_Exercise instructions_.
**1)** According to the market commentary, at roughly what PE multiple is the S&P 500 index currently trading?
**2)** Print the passage of the market commentary from "The PE ratio finds" up to and including "in equity prices.".
**3)** Condense the paragraph of the market commentary that begins "The PE ratio finds favour" into a shorter version that retains its main facts.

_Excerpt to read_.

Dow Jones breaches 22000 where to from here

Matthew Peter, Chief Economist

This week, the Dow Jones Industrial Average exceeded 22,000 for the first time in its 100-year-plus history. The break comes following a 23% surge in the index following the election of President Trump. More recently it has been the prospect of robust global growth and company earnings that has driven the rally, as the Trump-effect has faded. Reinforcing the brighter growth and earnings outlook has been a weak inflation environment that has moderated the market’s expectations of rises in interest rates.

The remarkable run of the US equity market has many analysts questioning underlying valuations of US equities and the extent to which a reversal of monetary stimulus will undermine current valuations. A simple valuation metric used by many equity analysts is the price to earnings (PE) ratio. This ratio shows the multiple of a company’s share price to the company’s per-share earnings.

Because the S&P 500 index is weighted by market capitalisation rather than company share prices, as is the case of the Dow Jones index, investors tend to concentrate on the S&P 500 index rather than the Dow Jones. For this reason, the following comments will be based on the S&P 500 index rather than the Dow Jones, although the two indexes movements are very closely correlated.

The PE ratio finds favour as a valuation signal because of its apparent mean-reverting behaviour over history. What this means is that periods of high levels of the PE ratio (relative to history), tend to be followed by corrections (i.e., falls in equity prices) that return the PE ratio back towards its historical average. Hence, high levels of the PE ratio relative to its historical mean tend to foretell declines in equity prices, while low PE levels tend to foretell rises in equity prices.

Of course, the level of the PE ratio, at any given point in time, is a function of the level of the equity prices and the level of the companies’ earnings per share. Although many different schools of thought exist on which measure of company earnings is the most appropriate, most analysts tend to use a one-year forward earnings estimate. Given today’s equity prices and forward earnings estimates, the S&P 500 index is currently trading at a PE multiple of around 19. This compares to an historical average PE ratio of around 15.

_Data section_.
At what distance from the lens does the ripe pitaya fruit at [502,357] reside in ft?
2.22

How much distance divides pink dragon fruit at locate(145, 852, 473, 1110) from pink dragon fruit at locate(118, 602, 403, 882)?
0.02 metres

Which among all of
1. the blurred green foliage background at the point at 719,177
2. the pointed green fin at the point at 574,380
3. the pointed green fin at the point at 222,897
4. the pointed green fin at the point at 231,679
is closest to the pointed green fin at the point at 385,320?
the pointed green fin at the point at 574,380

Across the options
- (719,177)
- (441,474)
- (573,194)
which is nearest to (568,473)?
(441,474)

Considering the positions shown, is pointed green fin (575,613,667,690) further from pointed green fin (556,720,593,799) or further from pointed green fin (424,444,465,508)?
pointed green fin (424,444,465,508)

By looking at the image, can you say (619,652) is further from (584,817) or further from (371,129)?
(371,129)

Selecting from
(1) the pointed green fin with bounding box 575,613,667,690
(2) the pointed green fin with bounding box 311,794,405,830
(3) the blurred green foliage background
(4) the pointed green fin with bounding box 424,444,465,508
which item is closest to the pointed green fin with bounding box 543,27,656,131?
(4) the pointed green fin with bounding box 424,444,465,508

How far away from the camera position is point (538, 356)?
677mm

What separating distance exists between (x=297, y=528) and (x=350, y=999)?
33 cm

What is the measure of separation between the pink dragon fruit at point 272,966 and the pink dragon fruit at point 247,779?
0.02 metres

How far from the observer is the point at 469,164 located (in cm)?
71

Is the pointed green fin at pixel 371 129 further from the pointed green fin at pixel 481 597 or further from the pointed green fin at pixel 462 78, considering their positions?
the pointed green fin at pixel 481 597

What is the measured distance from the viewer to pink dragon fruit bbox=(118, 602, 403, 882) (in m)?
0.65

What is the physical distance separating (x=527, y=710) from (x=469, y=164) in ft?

_Answers per task_.
**1)** Around 19.

**2)**
The PE ratio finds favour as a valuation signal because of its apparent mean-reverting behaviour over history. What this means is that periods of high levels of the PE ratio (relative to history), tend to be followed by corrections (i.e., falls in equity prices) that return the PE ratio back towards its historical average. Hence, high levels of the PE ratio relative to its historical mean tend to foretell declines in equity prices, while low PE levels tend to foretell rises in equity prices.

**3)** The PE ratio is favored as a valuation signal because it has historically reverted to its mean. Periods of high PE ratios relative to history tend to be followed by falls in equity prices that return the ratio toward its average. High PE levels therefore tend to foretell price declines, while low levels tend to foretell rises.